The three existing deep space antennas in ESA’s global tracking station network – Etrack – located approximately 120 degrees apart in longitude in places in Australia, Spain and Argentina. Together, they provide continuous coverage for spacecraft almost anywhere in the solar system.

ESA is now building a fourth 35 m diameter antenna to meet the growing demand for communications bandwidth as the agency prepares and launches a new generation of space and space security mission. With global coverage already achieved, the decision was made to build a second deep space antenna on the existing Australian site.

“The new antenna will ensure Europe’s continued autonomous capacity to fly groundbreaking reconnaissance missions and to support future space missions including Hera and Vigil,” said ESA Director General Josef Aschbacher. “It will also strengthen ESA’s important relationship with Australia while helping to ensure that we always get the most out of each mission.”

“The Australian Space Agency is delighted to deepen our relationship with ESA as we look to continue to grow the local space sector,” said Enrico Palermo, Head of the Australian Space Agency. “This project will expand the origins and heritage of Australian and Western Australia in space communications, which can be traced back to the 1950s. It will also unlock the exchange of new technical know-how, as Australian suppliers help design, develop and test the antenna. . ”

The plate unveiled at ESA’s ground station in New Norcia, Western Australia, officially began construction of the new deep space antenna

From down below to new frontiers

Jupiter’s largest moons

From the new antenna in Australia, signals will be sent across interplanetary space, past Mars’ orbit, to the Jupiter system which ESA’s forthcoming Juice spacecraft navigate their complex journey to Jupiter’s icy moons – Ganymede, Europe and Calisto. Juice will be launched in 2023 and will embark on a mission to help researchers answer important questions, such as whether life could have – or has – appeared elsewhere in the solar system.

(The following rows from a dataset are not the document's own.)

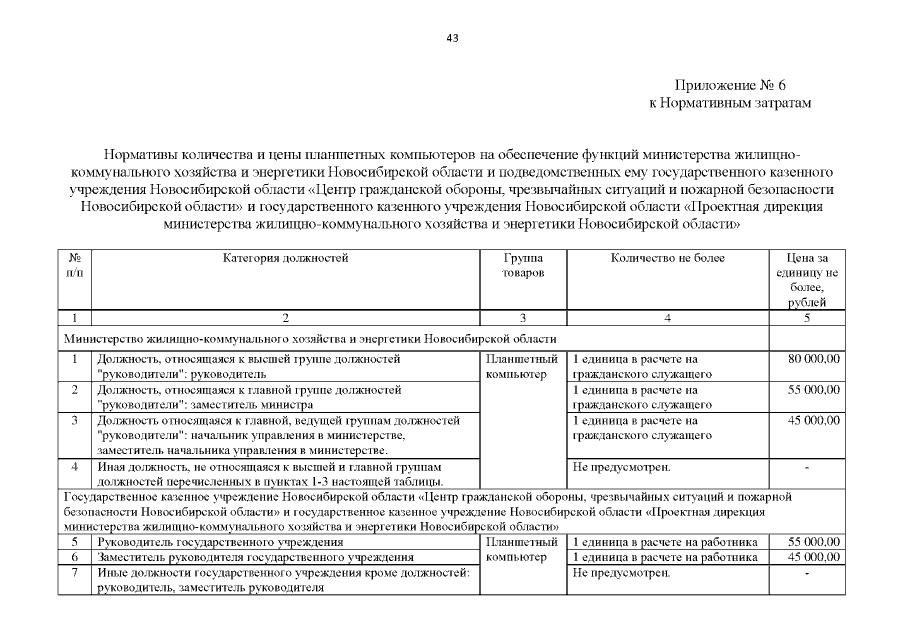 43

Приложение № 6
к Нормативным затратам

Нормативы количества и цены планшетных компьютеров на обеспечение функций министерства жилищно-коммунального хозяйства и энергетики Новосибирской области и подведомственных ему государственного казенного учреждения Новосибирской области «Центр гражданской обороны, чрезвычайных ситуаций и пожарной безопасности Новосибирской области» и государственного казенного учреждения Новосибирской области «Проектная дирекция министерства жилищно-коммунального хозяйства и энергетики Новосибирской области»

| № п/п | Категория должностей | Группа товаров | Количество не более | Цена за единицу не более, рублей |
|---|---|---|---|---|
| 1 | 2 | 3 | 4 | 5 |
| Министерство жилищно-коммунального хозяйства и энергетики Новосибирской области | | | | |
| 1 | Должность, относящаяся к высшей группе должностей "руководители": руководитель | Планшетный компьютер | 1 единица в расчете на гражданского служащего | 80 000,00 |
| 2 | Должность, относящаяся к главной группе должностей "руководители": заместитель министра | | 1 единица в расчете на гражданского служащего | 55 000,00 |
| 3 | Должность относящаяся к главной, ведущей группам должностей "руководители": начальник управления в министерстве, заместитель начальника управления в министерстве. | | 1 единица в расчете на гражданского служащего | 45 000,00 |
| 4 | Иная должность, не относящаяся к высшей и главной группам должностей перечисленных в пунктах 1-3 настоящей таблицы. | | Не предусмотрен. | - |
| Государственное казенное учреждение Новосибирской области «Центр гражданской обороны, чрезвычайных ситуаций и пожарной безопасности Новосибирской области» и государственное казенное учреждение Новосибирской области «Проектная дирекция министерства жилищно-коммунального хозяйства и энергетики Новосибирской области» | | | | |
| 5 | Руководитель государственного учреждения | Планшетный компьютер | 1 единица в расчете на работника | 55 000,00 |
| 6 | Заместитель руководителя государственного учреждения | | 1 единица в расчете на работника | 45 000,00 |
| 7 | Иные должности государственного учреждения кроме должностей: руководитель, заместитель руководителя | | Не предусмотрен. | - |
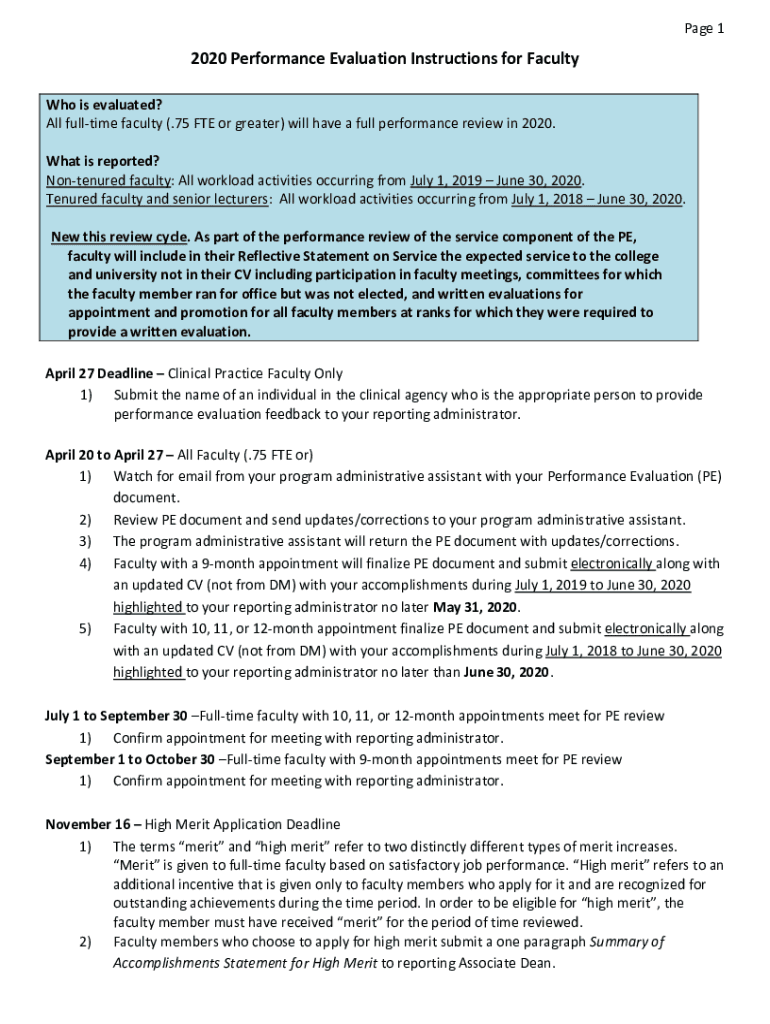 Page 1

2020 Performance Evaluation Instructions for Faculty

Who is evaluated?
All full-time faculty (.75 FTE or greater) will have a full performance review in 2020.

What is reported?
Non-tenured faculty: All workload activities occurring from July 1, 2019 – June 30, 2020.
Tenured faculty and senior lecturers: All workload activities occurring from July 1, 2018 – June 30, 2020.

New this review cycle. As part of the performance review of the service component of the PE, faculty will include in their Reflective Statement on Service the expected service to the college and university not in their CV including participation in faculty meetings, committees for which the faculty member ran for office but was not elected, and written evaluations for appointment and promotion for all faculty members at ranks for which they were required to provide a written evaluation.

April 27 Deadline – Clinical Practice Faculty Only
1) Submit the name of an individual in the clinical agency who is the appropriate person to provide performance evaluation feedback to your reporting administrator.

April 20 to April 27 – All Faculty (.75 FTE or)
1) Watch for email from your program administrative assistant with your Performance Evaluation (PE) document.
2) Review PE document and send updates/corrections to your program administrative assistant.
3) The program administrative assistant will return the PE document with updates/corrections.
4) Faculty with a 9-month appointment will finalize PE document and submit electronically along with an updated CV (not from DM) with your accomplishments during July 1, 2019 to June 30, 2020 highlighted to your reporting administrator no later May 31, 2020.
5) Faculty with 10, 11, or 12-month appointment finalize PE document and submit electronically along with an updated CV (not from DM) with your accomplishments during July 1, 2018 to June 30, 2020 highlighted to your reporting administrator no later than June 30, 2020.

July 1 to September 30 –Full-time faculty with 10, 11, or 12-month appointments meet for PE review
1) Confirm appointment for meeting with reporting administrator.
September 1 to October 30 –Full-time faculty with 9-month appointments meet for PE review
1) Confirm appointment for meeting with reporting administrator.

November 16 – High Merit Application Deadline
1) The terms "merit" and "high merit" refer to two distinctly different types of merit increases. "Merit" is given to full-time faculty based on satisfactory job performance. "High merit" refers to an additional incentive that is given only to faculty members who apply for it and are recognized for outstanding achievements during the time period. In order to be eligible for "high merit", the faculty member must have received "merit" for the period of time reviewed.
2) Faculty members who choose to apply for high merit submit a one paragraph Summary of Accomplishments Statement for High Merit to reporting Associate Dean.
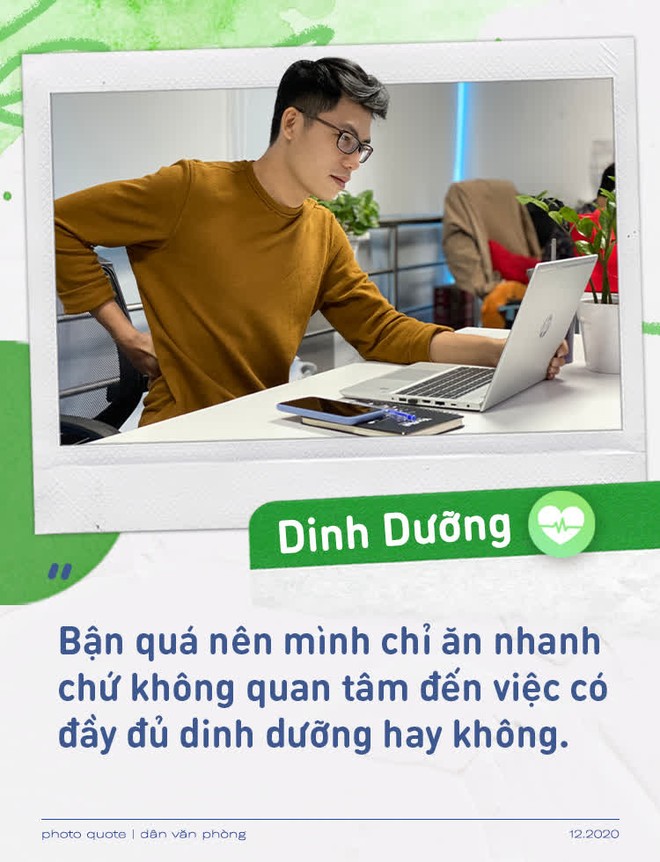 Dinh Dưỡng

"

Bận quá nên mình chỉ ăn nhanh chứ không quan tâm đến việc có đầy đủ dinh dưỡng hay không.

photo quote | dân văn phòng

12.2020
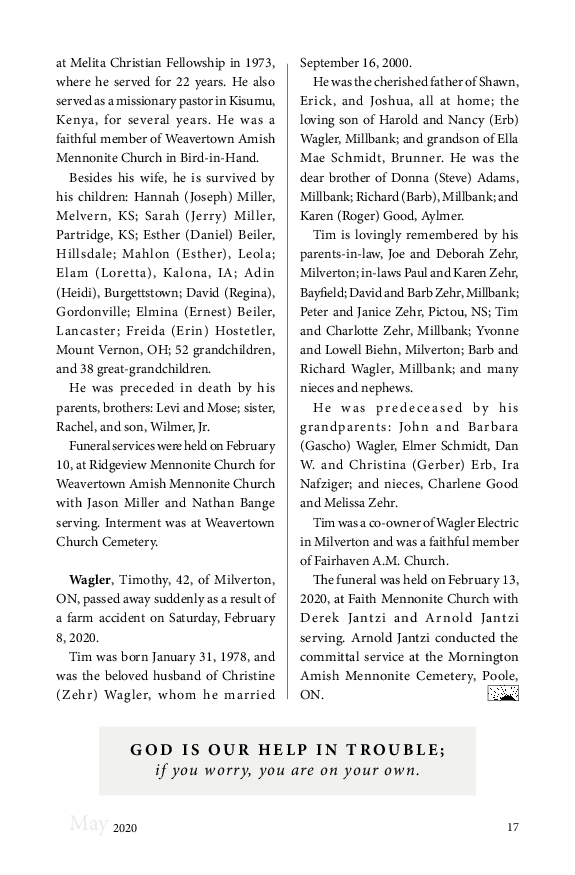 at Melita Christian Fellowship in 1973, where he served for 22 years. He also served as a missionary pastor in Kisumu, Kenya, for several years. He was a faithful member of Weavertown Amish Mennonite Church in Bird-in-Hand.

Besides his wife, he is survived by his children: Hannah (Joseph) Miller, Melvern, KS; Sarah (Jerry) Miller, Partridge, KS; Esther (Daniel) Beiler, Hillsdale; Mahlon (Esther), Leola; Elam (Loretta), Kalona, IA; Adin (Heidi), Burgettstown; David (Regina), Gordonville; Elmina (Ernest) Beiler, Lancaster; Freida (Erin) Hostetler, Mount Vernon, OH; 52 grandchildren, and 38 great-grandchildren.

He was preceded in death by his parents, brothers: Levi and Mose; sister, Rachel, and son, Wilmer, Jr.

Funeral services were held on February 10, at Ridgeview Mennonite Church for Weavertown Amish Mennonite Church with Jason Miller and Nathan Bange serving. Interment was at Weavertown Church Cemetery.

Wagler, Timothy, 42, of Milverton, ON, passed away suddenly as a result of a farm accident on Saturday, February 8, 2020.

Tim was born January 31, 1978, and was the beloved husband of Christine (Zehr) Wagler, whom he married September 16, 2000.

He was the cherished father of Shawn, Erick, and Joshua, all at home; the loving son of Harold and Nancy (Erb) Wagler, Millbank; and grandson of Ella Mae Schmidt, Brunner. He was the dear brother of Donna (Steve) Adams, Millbank; Richard (Barb), Millbank; and Karen (Roger) Good, Aylmer.

Tim is lovingly remembered by his parents-in-law, Joe and Deborah Zehr, Milverton; in-laws Paul and Karen Zehr, Bayfield; David and Barb Zehr, Millbank; Peter and Janice Zehr, Pictou, NS; Tim and Charlotte Zehr, Millbank; Yvonne and Lowell Biehn, Milverton; Barb and Richard Wagler, Millbank; and many nieces and nephews.

He was predeceased by his grandparents: John and Barbara (Gascho) Wagler, Elmer Schmidt, Dan W. and Christina (Gerber) Erb, Ira Nafziger; and nieces, Charlene Good and Melissa Zehr.

Tim was a co-owner of Wagler Electric in Milverton and was a faithful member of Fairhaven A.M. Church.

The funeral was held on February 13, 2020, at Faith Mennonite Church with Derek Jantzi and Arnold Jantzi serving. Arnold Jantzi conducted the committal service at the Mornington Amish Mennonite Cemetery, Poole, ON.

GOD IS OUR HELP IN TROUBLE;
if you worry, you are on your own.

May 2020 17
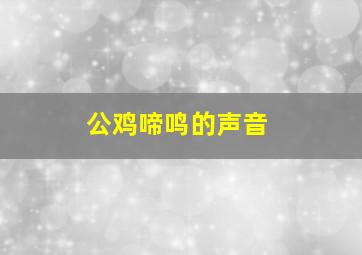 公鸡啼鸣的声音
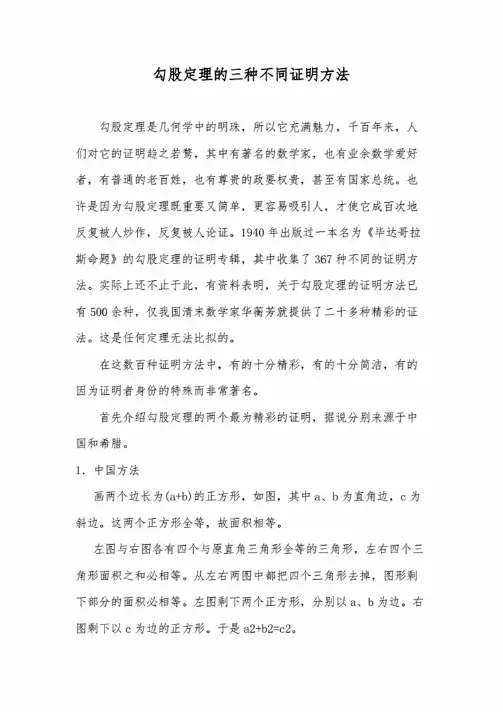 勾股定理的三种不同证明方法

勾股定理是几何学中的明珠，所以它充满魅力，千百年来，人们对它的证明趋之若鹜，其中有著名的数学家，也有业余数学爱好者，有普通的老百姓，也有尊贵的政要权贵，甚至有国家总统。也许是因为勾股定理既重要又简单，更容易吸引人，才使它成百次地反复被人炒作，反复被人论证。1940 年出版过一本名为《毕达哥拉斯命题》的勾股定理的证明专辑，其中收集了 367 种不同的证明方法。实际上还不止于此，有资料表明，关于勾股定理的证明方法已有 500 余种，仅我国清末数学家华蘅芳就提供了二十多种精彩的证法。这是任何定理无法比拟的。

在这数百种证明方法中，有的十分精彩，有的十分简洁，有的因为证明者身份的特殊而非常著名。

首先介绍勾股定理的两个最为精彩的证明，据说分别来源于中国和希腊。

1. 中国方法

画两个边长为(a+b)的正方形，如图，其中 a、b 为直角边，c 为斜边。这两个正方形全等，故面积相等。

左图与右图各有四个与原直角三角形全等的三角形，左右四个三角形面积之和必相等。从左右两图中都把四个三角形去掉，图形剩下部分的面积必相等。左图剩下两个正方形，分别以 a、b 为边。右图剩下以 c 为边的正方形。于是 a2+b2=c2。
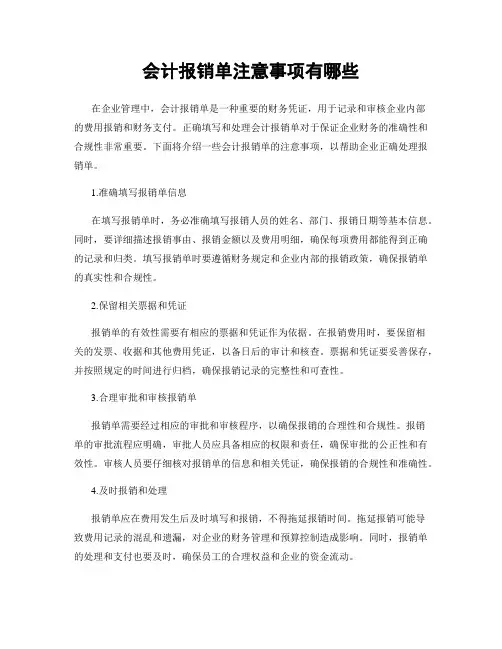 会计报销单注意事项有哪些

在企业管理中，会计报销单是一种重要的财务凭证，用于记录和审核企业内部的费用报销和财务支付。正确填写和处理会计报销单对于保证企业财务的准确性和合规性非常重要。下面将介绍一些会计报销单的注意事项，以帮助企业正确处理报销单。

1.准确填写报销单信息

在填写报销单时，务必准确填写报销人员的姓名、部门、报销日期等基本信息。同时，要详细描述报销事由、报销金额以及费用明细，确保每项费用都能得到正确的记录和归类。填写报销单时要遵循财务规定和企业内部的报销政策，确保报销单的真实性和合规性。

2.保留相关票据和凭证

报销单的有效性需要有相应的票据和凭证作为依据。在报销费用时，要保留相关的发票、收据和其他费用凭证，以备日后的审计和核查。票据和凭证要妥善保存，并按照规定的时间进行归档，确保报销记录的完整性和可查性。

3.合理审批和审核报销单

报销单需要经过相应的审批和审核程序，以确保报销的合理性和合规性。报销单的审批流程应明确，审批人员应具备相应的权限和责任，确保审批的公正性和有效性。审核人员要仔细核对报销单的信息和相关凭证，确保报销的合规性和准确性。

4.及时报销和处理

报销单应在费用发生后及时填写和报销，不得拖延报销时间。拖延报销可能导致费用记录的混乱和遗漏，对企业的财务管理和预算控制造成影响。同时，报销单的处理和支付也要及时，确保员工的合理权益和企业的资金流动。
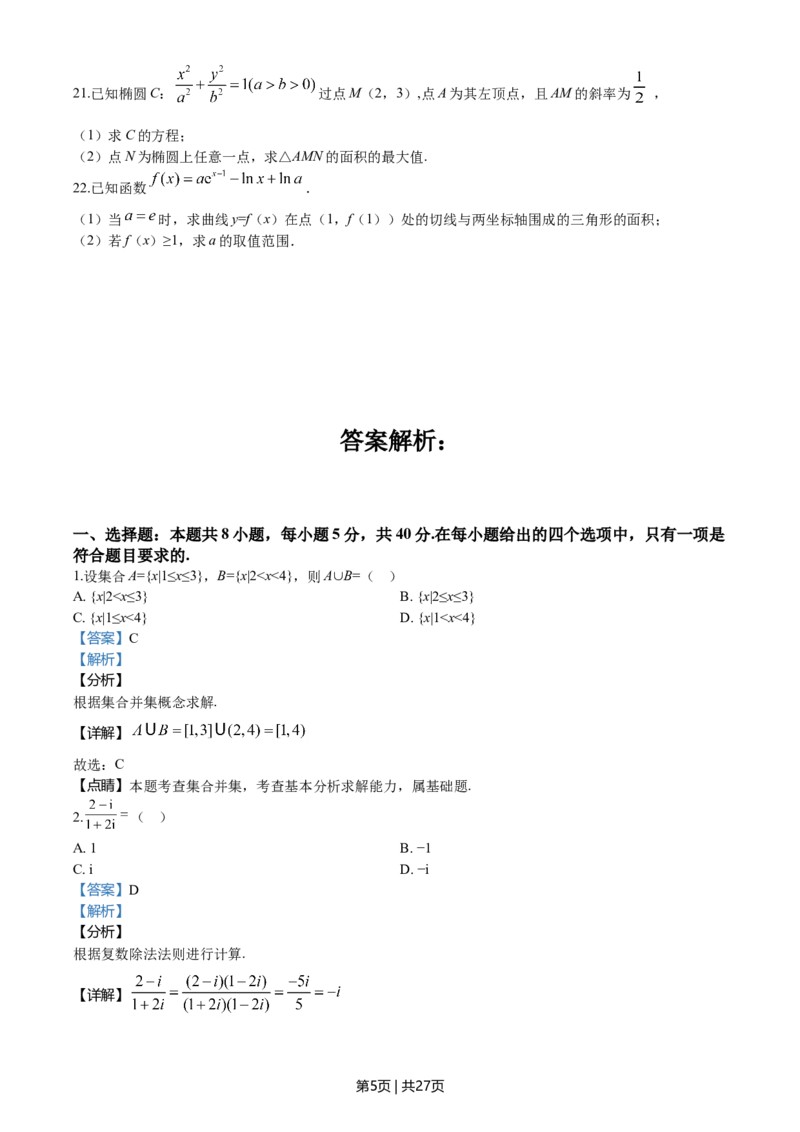 21.已知椭圆C：$\frac{x^2}{a^2}+\frac{y^2}{b^2}=1(a>b>0)$过点M（2，3），点A为其左顶点，且AM的斜率为$\frac{1}{2}$，

（1）求C的方程；
（2）点N为椭圆上任意一点，求△AMN的面积的最大值.

22.已知函数$f(x)=ae^{x-1}-\ln x+\ln a$.

（1）当$a=e$时，求曲线y=f（x）在点（1，f（1））处的切线与两坐标轴围成的三角形的面积；
（2）若f（x）≥1，求a的取值范围.

答案解析：

一、选择题：本题共8小题，每小题5分，共40分.在每小题给出的四个选项中，只有一项是符合题目要求的.

1.设集合A={x|1≤x≤3}，B={x|2<x<4}，则A∪B=（ ）
A. {x|2<x≤3} B. {x|2≤x≤3}
C. {x|1≤x<4} D. {x|1<x<4}
【答案】C
【解析】
【分析】
根据集合并集概念求解.
【详解】$A\cup B=[1,3]\cup(2,4)=[1,4)$
故选：C
【点睛】本题考查集合并集，考查基本分析求解能力，属基础题.

2.$\frac{2-i}{1+2i}=$（ ）
A. 1 B. −1
C. i D. −i
【答案】D
【解析】
【分析】
根据复数除法法则进行计算.
【详解】$\frac{2-i}{1+2i}=\frac{(2-i)(1-2i)}{(1+2i)(1-2i)}=\frac{-5i}{5}=-i$

第5页 | 共27页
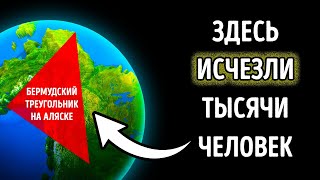 БЕРМУДСКИЙ ТРЕУГОЛЬНИК НА АЛЯСКЕ

ЗДЕСЬ ИСЧЕЗЛИ ТЫСЯЧИ ЧЕЛОВЕК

It will also support the Agency Euclid’s space telescopewhich will also be launched next year, on its mission to illuminate the true nature of dark matter and dark energy by observing billions of galaxies as far as 10 billion light-years from Earth.

Facing the sun, the antenna will support ESA’s Vigilant space weather mission. Due to the launch at the end of the decade, Vigil will monitor our active and unpredictable star from a special vantage point that will enable it to provide spacecraft and vulnerable infrastructure operators on Earth – such as power grids – with warnings of potentially dangerous solar flames.

A lift for Europe, Australia and the world

The Agency’s network of ground stations Etrack is a cornerstone of ESA’s international cooperation. The Agency has promoted and adopted internationally recognized technical standards that enable it to provide cross-service coverage to spacecraft from partner space organizations such as NASA and JAXA. In return, these partners provide corresponding support for ESA’s missions and activities.

The antennas in the network are operated around the clock from ESA’s ESOC Assignment Control Center in Darmstadt, Germany.

ESA’s NNO1 and NNO2 antennas in New Norcia

The decision to build the antenna at ESA’s existing New Norcia station was announced in April 2021. Since then, work has been going on to define the exact location of the new antenna and to upgrade the necessary infrastructure such as roads, electricity and data. Construction is now underway, led by main contractors Thales Alenia Space from France and Schwartz Hautmont Metallic Construction from Spain and is expected to be completed by the end of 2024. The antenna will be commissioned in early 2025.

Australian National Science Bureau, CSIROhas been ESA’s local partner for operation and maintenance since 2019 and will also be responsible for the additional new antenna.